Date: 2008-03-24 03:46 am (UTC)
From: [identity profile] count-vronsky.livejournal.com
and the dancing arab.



(no subject)

Date: 2008-03-25 04:28 pm (UTC)
From: [identity profile] slime-slime-sly.livejournal.com

great post mom
im just missing some togawa jun


(i work at a bar around the corner from her dad's cabaret. my yakuza boss told me stories of her doing crazy stuff)

and my favorite hosono video. check him reading the synth's manual while playing or something. i dont think hes too proud of his videogame work cos everytime i find any of it in a record store its under some goofy nickname (like etchi hochono)

(no subject)

Date: 2008-03-25 04:31 pm (UTC)
From: [identity profile] slime-slime-sly.livejournal.com
great post mom
im just missing some togawa jun


(i work at a bar around the corner from her dad's cabaret. my yakuza boss told me stories of her doing crazy stuff)

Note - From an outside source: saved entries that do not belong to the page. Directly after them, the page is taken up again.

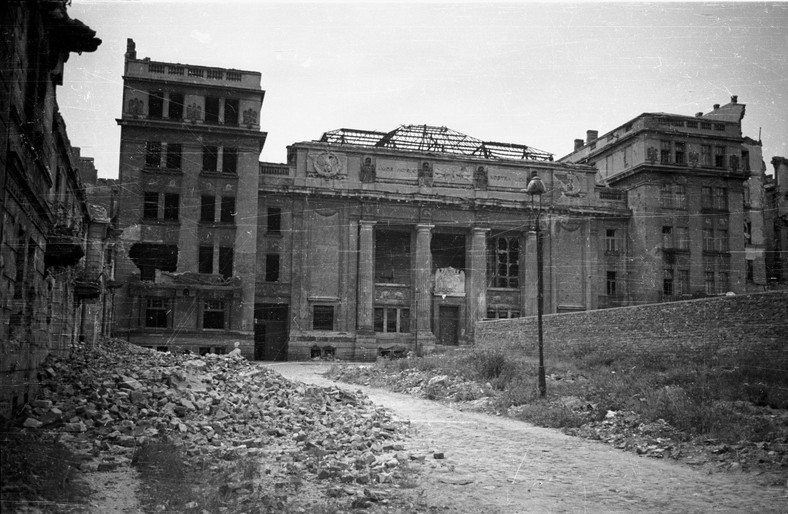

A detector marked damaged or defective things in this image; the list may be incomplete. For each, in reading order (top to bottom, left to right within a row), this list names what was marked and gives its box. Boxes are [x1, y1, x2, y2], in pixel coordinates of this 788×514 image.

burnt out window [149, 90, 165, 118]
burnt out window [223, 98, 239, 125]
burnt out window [145, 140, 162, 166]
burnt out window [165, 143, 182, 169]
damaged facade [0, 1, 112, 416]
burnt out window [142, 190, 158, 218]
burnt out window [164, 192, 181, 220]
damaged facade [112, 40, 268, 354]
damaged facade [560, 97, 768, 300]
damaged facade [258, 124, 628, 358]
burnt out window [264, 252, 280, 280]
burnt out window [145, 296, 171, 328]
burnt out window [202, 300, 226, 328]
burnt out window [312, 304, 334, 332]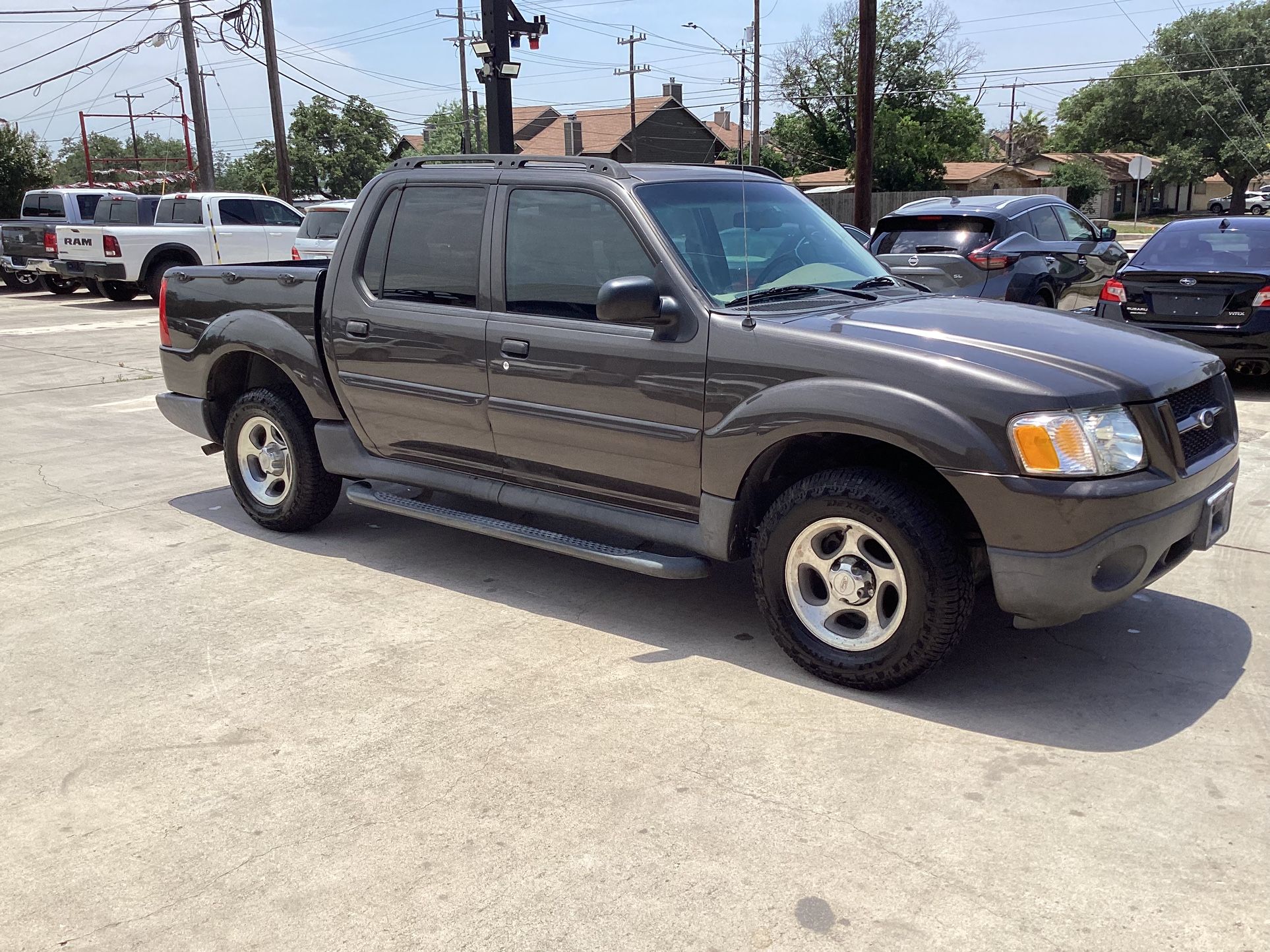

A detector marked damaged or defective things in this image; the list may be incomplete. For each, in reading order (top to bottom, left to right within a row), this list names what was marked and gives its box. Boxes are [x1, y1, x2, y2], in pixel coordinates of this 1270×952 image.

cracked pavement [0, 287, 1265, 949]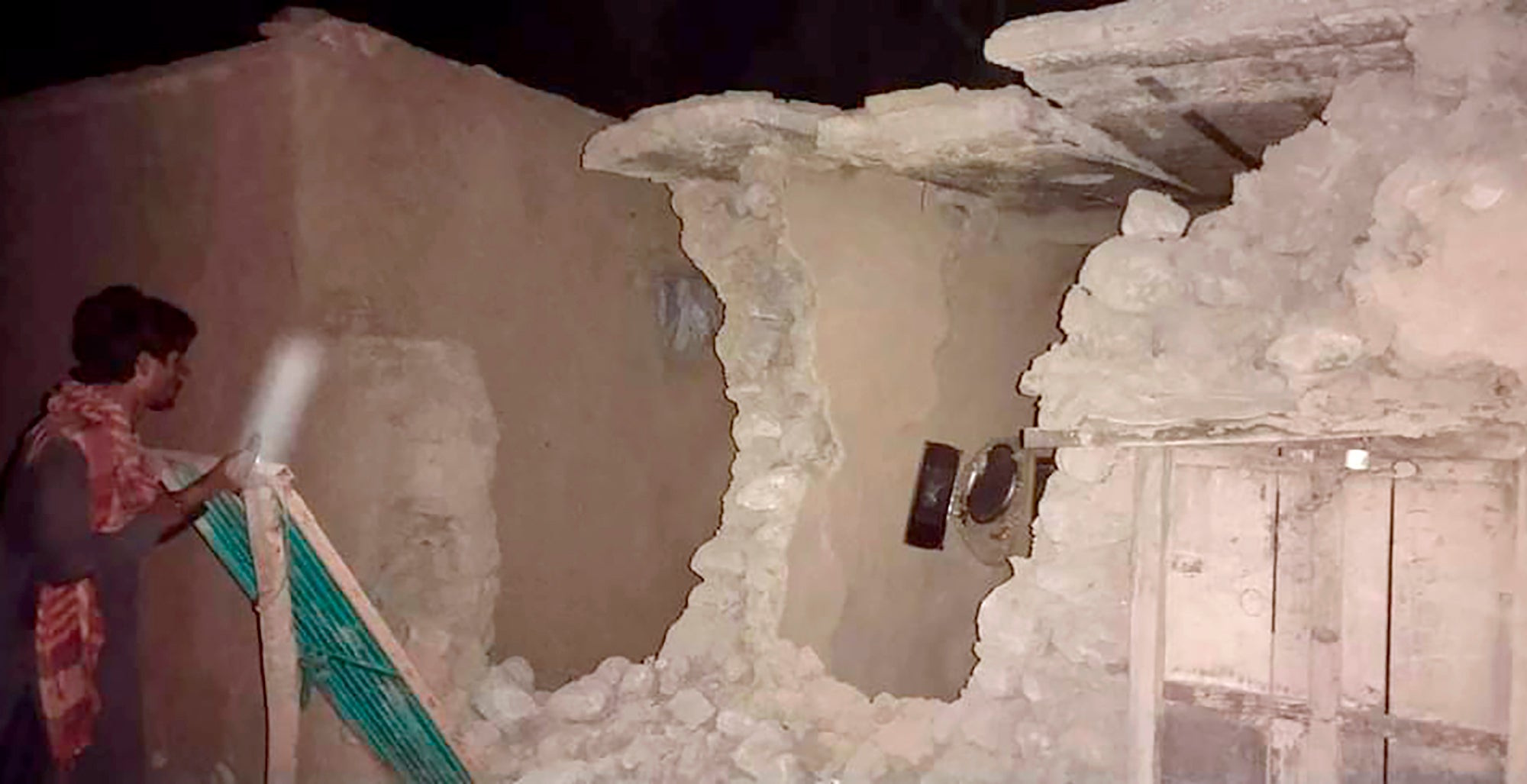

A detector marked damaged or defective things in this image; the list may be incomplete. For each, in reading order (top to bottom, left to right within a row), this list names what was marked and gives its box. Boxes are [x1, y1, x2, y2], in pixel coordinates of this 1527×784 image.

broken concrete slab [983, 0, 1484, 198]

and my favorite hosono video. check him reading the synth's manual while playing or something. i dont think hes too proud of his videogame work cos everytime i find any of it in a record store its under some goofy nickname (like etchi hochono)

(no subject)

Date: 2008-03-25 04:45 pm (UTC)
From: [identity profile] imomus.livejournal.com
Hello Mario, I wish you would update your blog with some details of your life in Tokyo!

Nice to see the Togawa Jun video, but your favourite Hosono video is actually included in my original post, so you can't fairly describe it as "missing"!

Well, at least you haven't lost your charmingly short attention span!